_PROBLEM DETAILS_
Pictures appear among the records. Write out all else exactly as it stands.

_DATA TO USE_
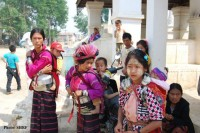 Displaced ethnic villagers standing outside a monastery in Tangyan town, northern Shan State (PHOTO: SHRF)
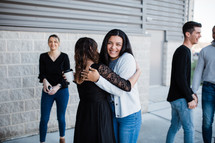 two women hug in front of a church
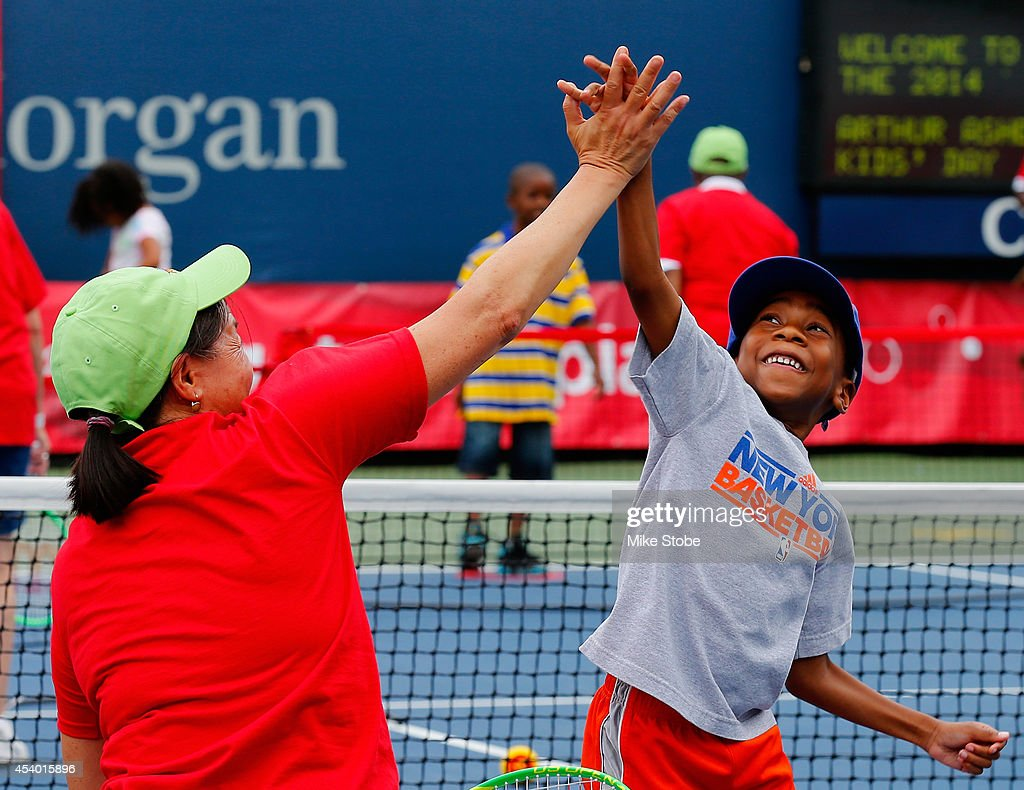 A young fan shows excitement while participating in Arthur Ashe Kids' Day prior to the start of the 2014 U.S. Open at the USTA Billie Jean King National Tennis Center on August 23, 2014 in the Flushing neighborhood of Queens in New York City.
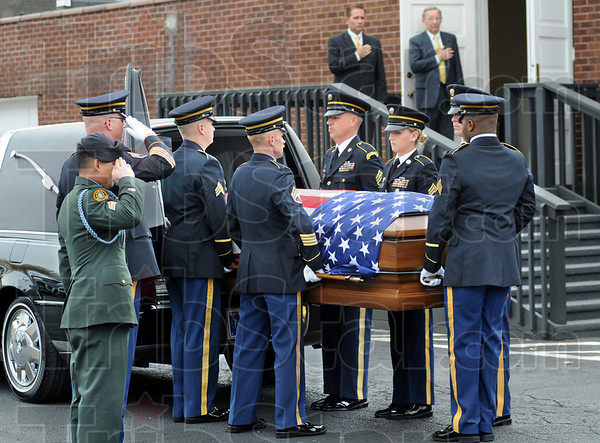 Salute: A military honor guard removes the csket of Sgt. Dale Griffin as he arrives at the funeral home Monday morning.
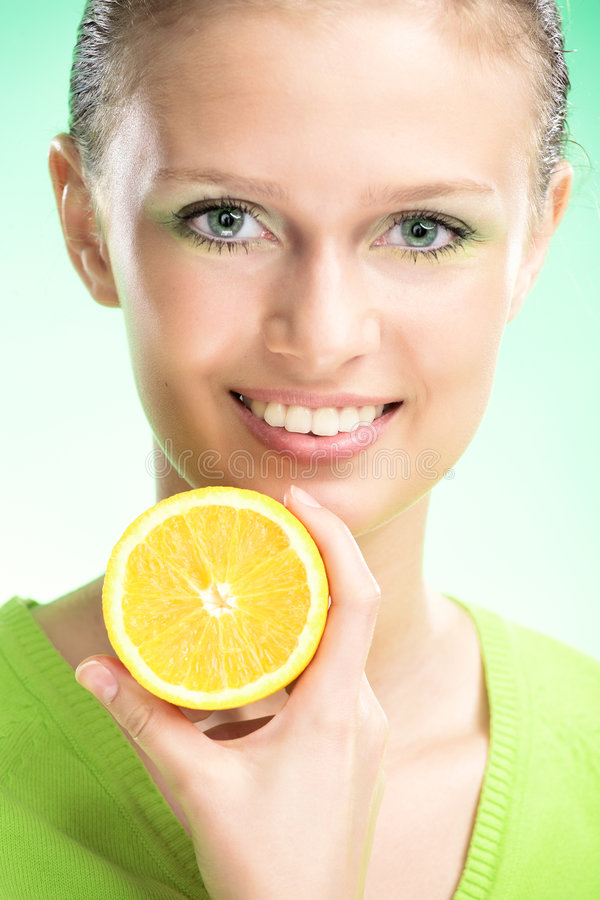 Young beauty woman with orange. On green background royalty free stock photo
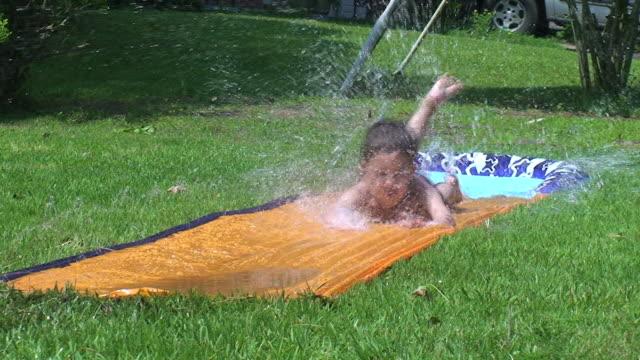 water slide - water slide stock videos & royalty-free footage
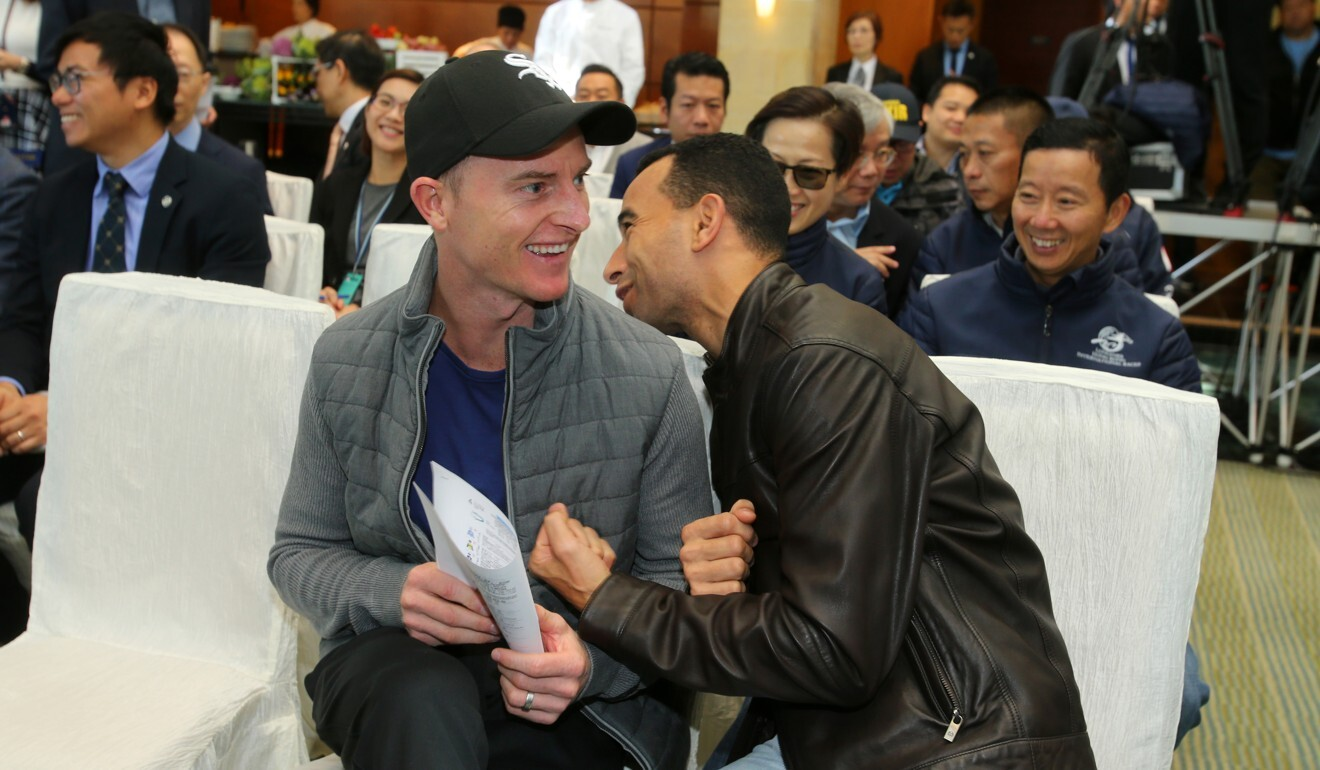 Zac Purton and Joao Moreira share a joke before the draw for the International Jockeys' Championship in December.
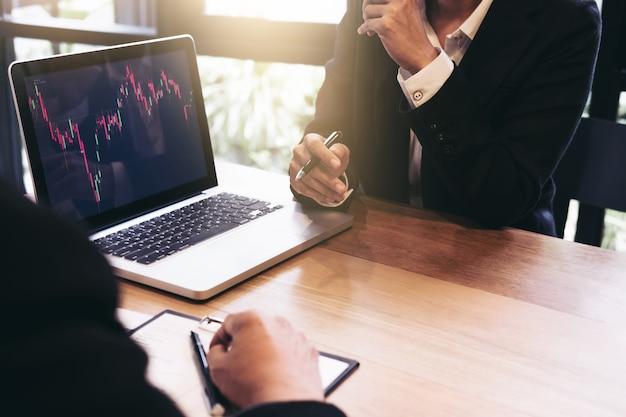 Geschäftsteaminvestition, die mit computer- und analysediagrammbörsenhandel arbeitet Premium Fotos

_OUTPUT FOR THIS EXERCISE_
 Displaced ethnic villagers standing outside a monastery in Tangyan town, northern Shan State (PHOTO: SHRF)
 two women hug in front of a church
 A young fan shows excitement while participating in Arthur Ashe Kids' Day prior to the start of the 2014 U.S. Open at the USTA Billie Jean King National Tennis Center on August 23, 2014 in the Flushing neighborhood of Queens in New York City.
 Salute: A military honor guard removes the csket of Sgt. Dale Griffin as he arrives at the funeral home Monday morning.
 Young beauty woman with orange. On green background royalty free stock photo
 water slide - water slide stock videos & royalty-free footage
 Zac Purton and Joao Moreira share a joke before the draw for the International Jockeys' Championship in December.
 Geschäftsteaminvestition, die mit computer- und analysediagrammbörsenhandel arbeitet Premium Fotos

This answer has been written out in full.